📁 last Posts

Tesla plans zero-precious metal engines, a supercharger, and a new model

With these plans, Tesla intends to accelerate its steps toward sustainable and clean transportation.


Tesla's investor day saw many discussions about the brand's plans for new manufacturing processes and battery technology, but it was light on new cars for this year's 2023.


Tesla outlined some key aspects of how it intends to accelerate its steps towards sustainable and clean transportation, including the launch of a new next-generation model that the company said would be less expensive compared to other models, but the company provided few details about its much-hyped model. And affordable.


Tesla plans zero-precious metal engines



  • At its Texas facility, the US brand made an expansive pitch to investors, and executives once again promised that the controversial Cybertruck would go into production this year — and said the technologies learned about its manufacture and construction would be used in a "next-generation model" of trucks and cars.

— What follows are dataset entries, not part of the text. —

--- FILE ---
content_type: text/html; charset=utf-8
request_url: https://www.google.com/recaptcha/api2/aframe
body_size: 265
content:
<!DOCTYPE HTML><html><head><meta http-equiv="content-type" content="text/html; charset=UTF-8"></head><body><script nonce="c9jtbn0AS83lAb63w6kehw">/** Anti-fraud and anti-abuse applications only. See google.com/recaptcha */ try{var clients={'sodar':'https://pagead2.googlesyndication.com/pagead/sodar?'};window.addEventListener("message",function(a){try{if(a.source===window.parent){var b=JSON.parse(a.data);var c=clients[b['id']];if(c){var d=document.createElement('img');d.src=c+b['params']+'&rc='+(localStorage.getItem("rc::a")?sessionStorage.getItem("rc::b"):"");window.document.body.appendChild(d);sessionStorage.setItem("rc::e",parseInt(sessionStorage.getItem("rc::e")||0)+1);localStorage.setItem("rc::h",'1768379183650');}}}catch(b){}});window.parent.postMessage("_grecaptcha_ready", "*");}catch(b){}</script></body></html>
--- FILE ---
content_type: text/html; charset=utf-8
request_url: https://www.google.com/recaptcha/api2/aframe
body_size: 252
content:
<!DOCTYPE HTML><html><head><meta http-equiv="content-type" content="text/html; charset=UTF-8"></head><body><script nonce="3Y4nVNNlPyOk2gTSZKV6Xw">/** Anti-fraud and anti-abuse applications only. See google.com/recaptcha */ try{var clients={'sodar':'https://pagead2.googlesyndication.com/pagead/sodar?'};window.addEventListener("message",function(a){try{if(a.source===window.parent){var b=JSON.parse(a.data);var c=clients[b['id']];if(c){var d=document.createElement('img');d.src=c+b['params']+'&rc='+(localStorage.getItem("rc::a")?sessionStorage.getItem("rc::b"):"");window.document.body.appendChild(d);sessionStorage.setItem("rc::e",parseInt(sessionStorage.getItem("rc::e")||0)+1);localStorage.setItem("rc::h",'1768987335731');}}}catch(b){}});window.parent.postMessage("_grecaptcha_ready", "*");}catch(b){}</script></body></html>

  • The company said these methods, which eschew the tried-and-true car production line process in favor of a more modular but parallel system, allow up to 50% cost savings and a 40% reduction in factory footprint, Tesla said at Investors Day.


  • Tesla chief designer Franz von Holzhausen told investors at the event that while he wanted to show them the next-generation car, it would come "at a later time." However, later in the same presentation, Tesla's head of powertrains Colin Campbell stated that The company is working towards the absence of precious metals at all in the next-generation car engines, thus facilitating the manufacturing process and at the same time reducing the cost a lot, which facilitates the process of providing lower-priced cars.


  • He also stated that all Tesla cars after the Cybertruck will be based on the 48V electronics architecture, and predicted that the next specification drive unit, with 75% less silicon carbide, would have a "comprehensive cost of around $1,000 or £831".


  • "We don't believe anyone else in the auto industry is even close," he said. Tesla still aims to produce the car at half the price of the current Model 3.


  • Rebecca Tinucci, Tesla's director of charging infrastructure, also revealed that more than half of the company's superchargers in Europe are now open to non-Tesla models, and she also teased a new generation of charger, complete with a longer cable designed to make it easier to connect non-Tesla's to the system, and teased a "site" Supercharger charging around the diner.


  • Two wrapped vehicles appeared during the event, one of which appeared to be a sort of boxy MPV, while the other appeared to have a saloon silhouette, possibly an evolution of the Model S.